By AVI CREDITOR
COLLEGE PARK, Md. — For the first time since cutting his roster down to 23, U.S. national team coach Jurgen Klinsmann had all of his players available and in training on Monday evening in a public session in front of an estimated couple thousand fans at the University of Maryland's Ludwig Field.
Jozy Altidore joined the team in Washington, D.C., on Monday and practiced, and Clint Dempsey participated in full training for the first time as he bounces back from a groin injury to round out the group.
"We are happy to have Clint back in training, Jozy joining us today, so obviously that's exciting news for us," Klinsmann said. "Now we are all together 23 players. It's a good situation now for me as a coach to be in."
Dempsey was candid about his fitness, saying that if the Brazil match were Monday night, he would not be able to start because he is not yet 90-minutes fit. He still has two more days to reach that point and give Klinsmann another option for his starting lineup.
"I felt OK," Dempsey said. "As far as getting on the ball I felt confident, but I lacked a little bit of fitness. "I'm just working hard to get back to max fitness and getting back to the form that I was on.
"You don't want to go back unless you feel like you can make an impact. After I get another training session under my belt and see how things go and push myself a little bit further I'll know whether or not I'll be ready."
As for Altidore, he has been out of action since AZ Alkmaar's last game on May 6 and has just one training session under his belt so far, so Wednesday could be a bit soon for his return to the starting lineup.
"It was his first training session after I don't know how many weeks," Klinsmann said when addressing his expectations for Altidore against Brazil. "We'll have a close look at him tomorrow, and then we'll take it from there. We're not stressing out about it."
LOOKING AHEAD TO BRAZIL
It is no secret that playing against Scotland and playing against Brazil are two entirely different tasks, and the U.S. men are well aware of the challenges presented by playing against the traditional world power.
"It's Brazil. We've all played Brazil. We know what playing against them means," Michael Bradley said. "We know on our end we're going to need a really strong effort, but we're confident.
"This will be a really different game (than Scotland). They've been together training now. It's a different team. They're using these games now to really get themselves ready for the World Cup, so it's going to be a really hard game."
Brazil, currently ranked sixth in the world, is coming off a 3-1 victory over Denmark in Germany, but the Selecao will be without the likes of young midfielder Paulo Henrique Ganso (knee surgery), centerback David Luiz (thigh injury) and fullback Dani Alves (broken collarbone). Even so, there's plenty of talent to push the Americans to the limit.

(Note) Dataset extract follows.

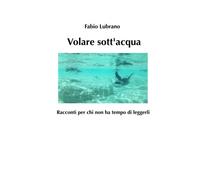 Volare sott'acqua: Racconti per chi non ha tempo di leggerli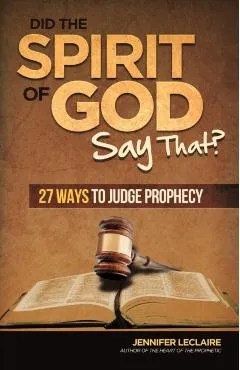 Did the Spirit of God Say That? - Jennifer Leclaire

"(Brazil) is a team that belongs in the best in the world," Klinsmann said. "You can't get tougher than that game on Wednesday night. The players have already forgotten about the Scotland game. They know that this is a completely different story."

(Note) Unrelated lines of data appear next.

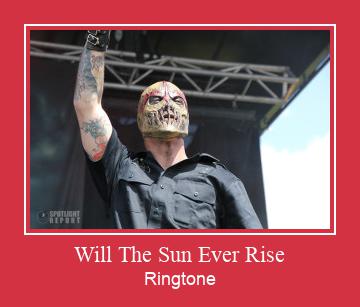 Will The Sun Ever Rise Ringtone Download Free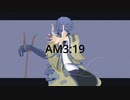よう - AM3:19 feat. 可不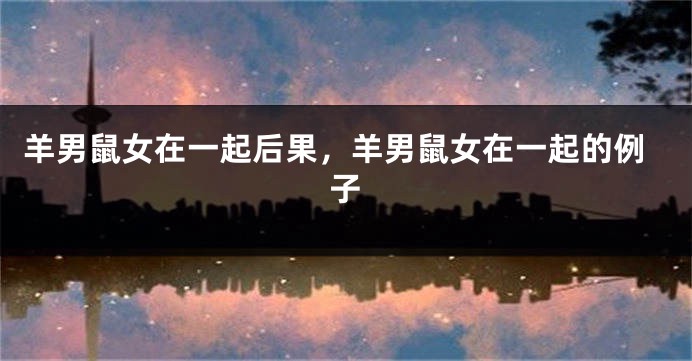 羊男鼠女在一起后果，羊男鼠女在一起的例子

Don't expect the United States to cower just because of the opponent, though. While some tactical changes will be necessary to offset Brazil's attacking and possession prowess, Klinsmann looks at the match as a true measuring stick with just a couple of more dress rehearsals before World Cup qualifying begins.
"We want to mesh ourselves. We want to look good against them," Klinsmann said. "We're excited to play them, because players like Marcelo, Neymar, Hulk, and all these guys coming, that is huge. We expect a very difficult game.
"This is a high-energy, high-focus game. This is what we need now to see where we really are."
The trip to Washington provides a homecoming of sorts for a number of U.S. players. Maurice Edu and Clarence Goodson played collegiately at Maryland, and Oguchi Onyewu and Kyle Beckerman are both Maryland natives.
The four were given a special salute by Maryland coach Sasho Cirovski, who was among the dignitaries to address the crowd over the course of the session.
- All 23 players were involved in the most spirited drill during the session, when one side of 10 attacked toward two goals and one side of 10 went at a single goalkeeper as a way to get Tim Howard, Brad Guzan and Nick Rimando all involved. The sides were evenly split in terms of starters from Saturday, with one side being comprised of Fabian Johnson, Geoff Cameron, Clarence Goodson, Steve Cherundolo, Michael Bradley, Beckerman, Joe Corona, Dempsey, Chris Wondolowski and Terrence Boyd. The other had Edgar Castillo, Carlos Bocanegra, Onyewu, Michael Parkhurst, Landon Donovan, Jermaine Jones, Edu, Jose Francisco Torres, Herculez Gomez and Altidore.
- The forwards ran through a finishing drill at the end of the session, with Gomez being the most accurate and sharpest of the bunch as they all received passes in different positions, turned toward goal and fired away. Altidore was the most inventive, opting to try and volley some of the balls first-time instead of settling and shooting.
- D.C. United goalkeeper Bill Hamid and former United forward Joseph Ngwenya were among those in attendance.
- The U.S. men will train at FedEx Field on Tuesday afternoon in a closed session prior to Brazil's training session. Brazil started its preparations for Wednesday's match at American University on Monday.